* **What the task requires**: When you have gone through the records below, state only how many lines include the word "Regulator".

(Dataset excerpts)
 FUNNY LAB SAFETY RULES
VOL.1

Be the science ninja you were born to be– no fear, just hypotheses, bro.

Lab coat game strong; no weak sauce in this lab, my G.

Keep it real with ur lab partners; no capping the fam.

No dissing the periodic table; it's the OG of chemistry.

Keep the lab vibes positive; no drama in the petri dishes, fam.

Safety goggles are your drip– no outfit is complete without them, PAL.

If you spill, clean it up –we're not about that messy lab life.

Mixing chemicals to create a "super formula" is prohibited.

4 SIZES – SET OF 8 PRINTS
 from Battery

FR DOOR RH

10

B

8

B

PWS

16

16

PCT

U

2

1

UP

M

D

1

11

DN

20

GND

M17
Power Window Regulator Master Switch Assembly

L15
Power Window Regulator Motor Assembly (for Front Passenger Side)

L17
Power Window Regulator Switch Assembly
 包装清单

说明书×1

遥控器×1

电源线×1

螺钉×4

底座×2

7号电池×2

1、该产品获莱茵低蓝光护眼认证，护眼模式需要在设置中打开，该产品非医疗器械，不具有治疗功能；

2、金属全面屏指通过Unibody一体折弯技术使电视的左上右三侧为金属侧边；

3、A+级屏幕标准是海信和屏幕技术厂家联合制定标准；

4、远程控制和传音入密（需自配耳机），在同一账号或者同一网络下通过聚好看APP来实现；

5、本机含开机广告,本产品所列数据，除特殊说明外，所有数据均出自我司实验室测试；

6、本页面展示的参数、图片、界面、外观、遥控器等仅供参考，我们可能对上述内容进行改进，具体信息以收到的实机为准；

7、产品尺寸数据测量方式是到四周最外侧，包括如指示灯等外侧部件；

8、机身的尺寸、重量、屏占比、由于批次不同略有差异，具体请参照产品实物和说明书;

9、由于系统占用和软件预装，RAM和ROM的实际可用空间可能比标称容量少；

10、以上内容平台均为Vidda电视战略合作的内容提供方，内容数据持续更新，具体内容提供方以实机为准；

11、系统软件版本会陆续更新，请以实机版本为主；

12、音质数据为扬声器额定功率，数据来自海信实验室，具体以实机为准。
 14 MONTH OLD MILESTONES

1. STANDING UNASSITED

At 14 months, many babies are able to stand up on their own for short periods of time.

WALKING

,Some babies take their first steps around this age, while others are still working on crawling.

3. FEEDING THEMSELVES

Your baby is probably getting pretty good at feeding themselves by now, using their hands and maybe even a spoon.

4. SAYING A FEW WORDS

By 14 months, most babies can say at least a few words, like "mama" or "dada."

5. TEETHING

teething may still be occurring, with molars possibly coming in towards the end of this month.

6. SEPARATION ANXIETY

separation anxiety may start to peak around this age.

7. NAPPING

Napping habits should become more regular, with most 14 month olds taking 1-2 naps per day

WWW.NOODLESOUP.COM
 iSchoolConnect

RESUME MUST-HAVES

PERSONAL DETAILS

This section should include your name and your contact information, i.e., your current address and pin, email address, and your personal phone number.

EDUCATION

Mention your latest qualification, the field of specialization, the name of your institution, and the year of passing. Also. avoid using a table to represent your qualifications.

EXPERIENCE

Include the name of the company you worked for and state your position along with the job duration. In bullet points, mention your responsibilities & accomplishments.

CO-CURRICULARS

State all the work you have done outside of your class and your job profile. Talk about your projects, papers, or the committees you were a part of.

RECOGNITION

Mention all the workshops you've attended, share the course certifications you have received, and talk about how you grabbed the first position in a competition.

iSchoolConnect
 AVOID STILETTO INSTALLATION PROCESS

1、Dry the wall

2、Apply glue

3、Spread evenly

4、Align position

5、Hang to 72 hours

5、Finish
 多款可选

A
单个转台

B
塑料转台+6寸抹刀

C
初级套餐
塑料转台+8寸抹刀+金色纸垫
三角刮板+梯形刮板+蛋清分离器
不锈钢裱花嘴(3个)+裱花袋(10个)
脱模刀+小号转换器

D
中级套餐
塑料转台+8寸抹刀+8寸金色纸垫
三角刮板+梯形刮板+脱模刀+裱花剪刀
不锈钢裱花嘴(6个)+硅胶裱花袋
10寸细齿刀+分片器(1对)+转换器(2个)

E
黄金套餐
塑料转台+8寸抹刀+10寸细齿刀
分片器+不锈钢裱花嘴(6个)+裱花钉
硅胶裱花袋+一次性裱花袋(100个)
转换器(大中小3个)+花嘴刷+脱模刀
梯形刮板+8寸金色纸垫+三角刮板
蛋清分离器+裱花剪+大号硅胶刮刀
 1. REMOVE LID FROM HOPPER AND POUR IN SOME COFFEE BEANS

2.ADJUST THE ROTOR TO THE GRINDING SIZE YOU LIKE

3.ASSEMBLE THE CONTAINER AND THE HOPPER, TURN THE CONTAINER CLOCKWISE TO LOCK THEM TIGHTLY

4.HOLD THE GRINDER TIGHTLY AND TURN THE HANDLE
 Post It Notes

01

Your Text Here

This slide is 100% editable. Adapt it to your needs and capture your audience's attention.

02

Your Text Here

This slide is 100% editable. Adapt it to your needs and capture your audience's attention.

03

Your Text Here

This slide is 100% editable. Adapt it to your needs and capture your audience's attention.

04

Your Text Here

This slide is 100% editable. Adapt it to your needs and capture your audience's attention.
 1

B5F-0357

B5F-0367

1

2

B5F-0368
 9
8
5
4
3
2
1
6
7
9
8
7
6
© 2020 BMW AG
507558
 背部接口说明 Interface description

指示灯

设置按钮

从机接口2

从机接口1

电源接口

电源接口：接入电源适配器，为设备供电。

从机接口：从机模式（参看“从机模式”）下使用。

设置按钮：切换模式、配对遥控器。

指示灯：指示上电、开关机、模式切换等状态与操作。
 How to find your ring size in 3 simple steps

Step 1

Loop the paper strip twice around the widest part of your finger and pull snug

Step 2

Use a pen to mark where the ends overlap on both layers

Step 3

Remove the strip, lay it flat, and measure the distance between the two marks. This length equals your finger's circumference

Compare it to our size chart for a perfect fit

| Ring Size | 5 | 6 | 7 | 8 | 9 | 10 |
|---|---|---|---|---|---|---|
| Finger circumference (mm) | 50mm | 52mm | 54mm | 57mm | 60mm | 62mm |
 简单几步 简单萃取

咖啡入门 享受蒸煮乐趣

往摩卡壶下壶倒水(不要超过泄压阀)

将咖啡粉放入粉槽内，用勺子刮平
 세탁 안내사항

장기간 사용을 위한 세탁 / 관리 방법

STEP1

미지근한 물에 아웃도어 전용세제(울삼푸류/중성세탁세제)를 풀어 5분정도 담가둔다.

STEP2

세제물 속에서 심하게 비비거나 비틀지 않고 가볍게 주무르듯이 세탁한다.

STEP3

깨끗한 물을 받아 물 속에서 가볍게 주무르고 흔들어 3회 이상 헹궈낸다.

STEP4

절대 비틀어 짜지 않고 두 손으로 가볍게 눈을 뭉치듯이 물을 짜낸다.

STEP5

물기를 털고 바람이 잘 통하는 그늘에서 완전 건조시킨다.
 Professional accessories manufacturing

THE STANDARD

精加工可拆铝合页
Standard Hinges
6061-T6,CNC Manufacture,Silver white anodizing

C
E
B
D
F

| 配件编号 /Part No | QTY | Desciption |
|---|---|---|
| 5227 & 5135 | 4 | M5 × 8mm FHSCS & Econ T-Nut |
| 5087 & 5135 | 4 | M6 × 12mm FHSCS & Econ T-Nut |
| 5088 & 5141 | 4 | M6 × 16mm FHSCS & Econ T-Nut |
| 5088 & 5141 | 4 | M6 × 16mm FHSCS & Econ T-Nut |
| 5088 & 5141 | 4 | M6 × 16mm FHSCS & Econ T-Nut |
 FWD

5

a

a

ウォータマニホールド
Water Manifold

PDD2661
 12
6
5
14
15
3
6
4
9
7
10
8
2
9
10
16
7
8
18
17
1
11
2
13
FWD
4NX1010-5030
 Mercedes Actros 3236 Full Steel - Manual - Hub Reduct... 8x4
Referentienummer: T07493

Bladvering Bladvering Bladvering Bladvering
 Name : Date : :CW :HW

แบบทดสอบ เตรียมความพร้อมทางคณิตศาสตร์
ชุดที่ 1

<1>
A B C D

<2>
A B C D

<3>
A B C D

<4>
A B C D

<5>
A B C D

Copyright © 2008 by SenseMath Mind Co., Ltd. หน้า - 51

* **Your response**: 3